Everyone who administrates databases, large or small, will eventually encounter the need to copy data from one table to another. This often occurs in application development when tweaking data model designs, copying data stored in an existing table into a newly-created table. In such cases it is often also necessary to update the existing table with the row ID of the associated data in the new table. Consider the following example:
Joe maintains a database for customer information. His database includes a table for his customers’ personal information (named Personal) as well as a table for their business information (named Business). Both tables include many similar columns (street_address, city, state, zip), and Joe realizes that it is better to contain this info in a new table called
Addresses. He decides to create a new column in both the Personal and Business tables which will store the ID of the corresponding row in the new Addresses table.
Now, Joe has to figure out how to copy the data from the existing tables into the new table.
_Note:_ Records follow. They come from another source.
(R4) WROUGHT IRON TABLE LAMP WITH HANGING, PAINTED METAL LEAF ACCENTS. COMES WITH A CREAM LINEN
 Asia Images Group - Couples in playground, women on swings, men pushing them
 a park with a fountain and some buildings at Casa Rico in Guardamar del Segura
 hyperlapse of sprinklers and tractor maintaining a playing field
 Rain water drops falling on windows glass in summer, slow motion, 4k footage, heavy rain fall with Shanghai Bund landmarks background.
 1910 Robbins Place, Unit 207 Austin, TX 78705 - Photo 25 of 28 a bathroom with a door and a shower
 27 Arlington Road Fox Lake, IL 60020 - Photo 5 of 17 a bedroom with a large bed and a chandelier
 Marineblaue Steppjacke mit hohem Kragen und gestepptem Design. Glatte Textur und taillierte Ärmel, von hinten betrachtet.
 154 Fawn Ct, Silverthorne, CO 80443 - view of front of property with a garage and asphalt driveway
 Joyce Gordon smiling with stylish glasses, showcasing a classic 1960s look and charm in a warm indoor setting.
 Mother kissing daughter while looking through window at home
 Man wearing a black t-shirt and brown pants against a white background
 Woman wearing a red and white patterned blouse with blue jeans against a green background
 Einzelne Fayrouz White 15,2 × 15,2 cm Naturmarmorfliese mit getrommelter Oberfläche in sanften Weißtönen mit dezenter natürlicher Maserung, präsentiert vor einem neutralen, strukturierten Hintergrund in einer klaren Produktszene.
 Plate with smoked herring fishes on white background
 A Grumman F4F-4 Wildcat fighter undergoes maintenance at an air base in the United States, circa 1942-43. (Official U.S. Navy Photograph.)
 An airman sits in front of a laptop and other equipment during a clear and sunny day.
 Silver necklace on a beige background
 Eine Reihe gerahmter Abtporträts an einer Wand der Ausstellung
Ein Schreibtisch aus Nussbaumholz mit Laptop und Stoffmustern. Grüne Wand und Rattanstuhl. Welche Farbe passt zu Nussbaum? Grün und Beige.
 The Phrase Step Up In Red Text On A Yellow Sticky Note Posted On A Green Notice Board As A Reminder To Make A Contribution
Being an application developer used to control flow structures, he conceives a loop that parses each row, copies the data from A to B, then updates the old row with the last insert ID. He sets out to find the syntax to perform loops in MySQL, but he comes away confused and dejected. That’s because although MySQL provides loop functionality through cursors, Joe has learned that cursors are inefficient, difficult to implement, and inflexible. Joe decides that there must be a better way to move his data.
Joe calls his database admin friend, Pete, and explains what he wants to do. After spending five minutes nitpicking the semantics of Joe’s explanation, Pete offers a clever solution:
“Just copy the existing row ID into a throwaway column in the new table, then perform a multi-table update to update the new ID field in the old table. Pfft…developers.”
A good developer, fluent in the best practices of procedural programming, would consider this approach to be a hack. But in the world of relational databases, it’s how to get things done. Here’s the code:
# create a new temporary column to store the existing row ID ALTER TABLE Addresses ADD old_id INT(11); # copy the data INSERT INTO Addresses (street_address, city, state, zip) SELECT street_address, city, state, zip FROM Personal; # match the rows using the ID stored in the temporary column # then update the new_id field in the old table UPDATE Addresses, Personal SET Personal.new_id = Addresses.id WHERE Personal.id = Addresses.old_id; # delete the temporary column ALTER TABLE Addresses DROP old_id;
To copy rows from both existing tables at once, add a UNION clause:
# copy the data INSERT INTO Addresses (street_address, city, state, zip) SELECT street_address, city, state, zip FROM Personal; UNION SELECT street_address, city, state, zip FROM Business;
Obviously, these queries may be adapted to include transformations, joins, or any other necessary operations.
So, the big lesson that we learned along with Joe today is that when application developers get their hands dirty in the database, it often requires a retooling of the way we think, not just a syntax reference.